Reporter: Xu Zhen 丨 CCTV.com

06-29-2016 16:34 BJT

Olympians in Venezuela are dealing with other issues -- the financial kind. The country's economic collapse means many seeking gold, have been left without much or any funding as they try and finance their Olympic dreams without any government support.

Elias Malave is one of the world's best archers having nearly made it to the top eight in the last Olympics. He's also going to the Rio games. But his chances for winning gold this year are shrinking, just like his country's economy.

Venezuela is in the midst of a brutal recession thanks to plummeting oil pricesm, and that squeezed funding for elite athletes, meaning they've had to train with old equipment and worse, without a coach for extended periods of time.

Elias Malave, a Venezuela archer, said, "Even with all my experience, I can't remain by myself for long. At times, to stop seeing my coach for a month, would be fine. Nothing will happen but seven months is too long.
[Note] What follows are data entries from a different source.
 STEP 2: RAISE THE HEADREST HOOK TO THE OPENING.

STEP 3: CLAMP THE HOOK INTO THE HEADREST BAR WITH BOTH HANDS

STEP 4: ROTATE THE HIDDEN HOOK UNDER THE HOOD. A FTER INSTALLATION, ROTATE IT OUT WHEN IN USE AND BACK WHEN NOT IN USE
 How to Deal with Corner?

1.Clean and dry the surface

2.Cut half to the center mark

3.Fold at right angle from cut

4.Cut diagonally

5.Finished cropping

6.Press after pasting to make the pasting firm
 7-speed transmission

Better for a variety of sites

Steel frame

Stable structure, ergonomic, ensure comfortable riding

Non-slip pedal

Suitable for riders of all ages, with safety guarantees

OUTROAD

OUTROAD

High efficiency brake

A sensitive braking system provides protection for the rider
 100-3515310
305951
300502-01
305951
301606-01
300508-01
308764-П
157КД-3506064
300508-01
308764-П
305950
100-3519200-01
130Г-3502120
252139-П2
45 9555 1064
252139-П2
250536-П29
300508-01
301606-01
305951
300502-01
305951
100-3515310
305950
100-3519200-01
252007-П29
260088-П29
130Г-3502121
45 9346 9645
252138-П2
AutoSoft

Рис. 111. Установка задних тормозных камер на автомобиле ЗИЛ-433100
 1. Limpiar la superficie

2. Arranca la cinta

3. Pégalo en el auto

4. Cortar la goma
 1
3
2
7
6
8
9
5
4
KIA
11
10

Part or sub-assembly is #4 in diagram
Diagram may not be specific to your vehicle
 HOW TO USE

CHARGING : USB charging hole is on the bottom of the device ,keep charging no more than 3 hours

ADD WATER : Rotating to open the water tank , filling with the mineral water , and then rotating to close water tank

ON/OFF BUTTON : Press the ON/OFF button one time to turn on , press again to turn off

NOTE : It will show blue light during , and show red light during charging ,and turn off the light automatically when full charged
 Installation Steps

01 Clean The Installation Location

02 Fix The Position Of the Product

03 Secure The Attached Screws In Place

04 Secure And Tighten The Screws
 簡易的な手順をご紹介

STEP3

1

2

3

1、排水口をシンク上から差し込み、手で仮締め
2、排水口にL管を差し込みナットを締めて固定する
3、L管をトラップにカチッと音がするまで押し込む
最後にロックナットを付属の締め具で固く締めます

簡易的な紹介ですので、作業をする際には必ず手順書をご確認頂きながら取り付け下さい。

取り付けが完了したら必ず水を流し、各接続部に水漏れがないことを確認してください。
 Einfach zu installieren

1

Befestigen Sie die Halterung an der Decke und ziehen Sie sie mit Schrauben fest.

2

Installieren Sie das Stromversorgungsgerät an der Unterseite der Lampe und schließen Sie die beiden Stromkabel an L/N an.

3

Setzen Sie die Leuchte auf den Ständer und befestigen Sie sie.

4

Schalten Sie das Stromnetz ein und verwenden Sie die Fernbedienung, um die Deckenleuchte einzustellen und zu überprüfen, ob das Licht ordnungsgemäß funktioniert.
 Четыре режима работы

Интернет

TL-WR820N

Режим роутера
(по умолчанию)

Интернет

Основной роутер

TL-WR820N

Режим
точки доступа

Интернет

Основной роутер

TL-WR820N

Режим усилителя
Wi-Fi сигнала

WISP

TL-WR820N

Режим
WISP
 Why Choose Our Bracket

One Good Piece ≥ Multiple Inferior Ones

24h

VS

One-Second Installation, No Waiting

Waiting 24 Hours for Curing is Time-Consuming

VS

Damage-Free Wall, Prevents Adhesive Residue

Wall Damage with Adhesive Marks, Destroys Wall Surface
I don't think any top athlete spends seven months without seeing their coach."

The country's athletics program today is a shell of what it was during the late Hugo Chavez's presidency in the late 1990s.

Back then, the government devoted a lot of resources to train their athletes to be able to compete with the rest of the world.

But the recent perceived decline of the country's sports training has become a sore point for the government.

It hasn't been all bad though. Recently President Nicolas Maduro heaped praise and awards on Yulimar Rojas for winning the gold for the triple jump during the World Indoor Championships in Portland last March.

Nicolas Maduro, Venezuelan president, said, "The investments we make for you to be trained in the best schools in the world, with the best coaches in the world, to keep up the diversified pace of Venezuelan sports."

Despite Maduro's investment claims, some of the country's sporting bodies claim they haven't seen any of it.

The country's football federation said they haven't received any funds from its main sponsor this year. In fact they didn't get anything from the government in 2015.

Even Formula One Pastor Maldonado has been caught up in his country's cash crunch. In 2012 he won thanks to the millions of dollars provided by Venezuela's state-run oil company. But that well has all but dried up for him- leading to Maldonado being dropped by the Renault-owned team.

Still the country's Olympic hopefuls are trying to stay positive.

"Since the beginning of the year, when I saw the support was not going to be what it should, I tried to forget about that and focus on my thing. Despite the difficulties I have had to endure, I still hope to reach the Olympic diploma at least," said Venezuelan archer Elias Malave. 

In the meantime, Elias says he'll continue training for the Olympics with or without the government's support.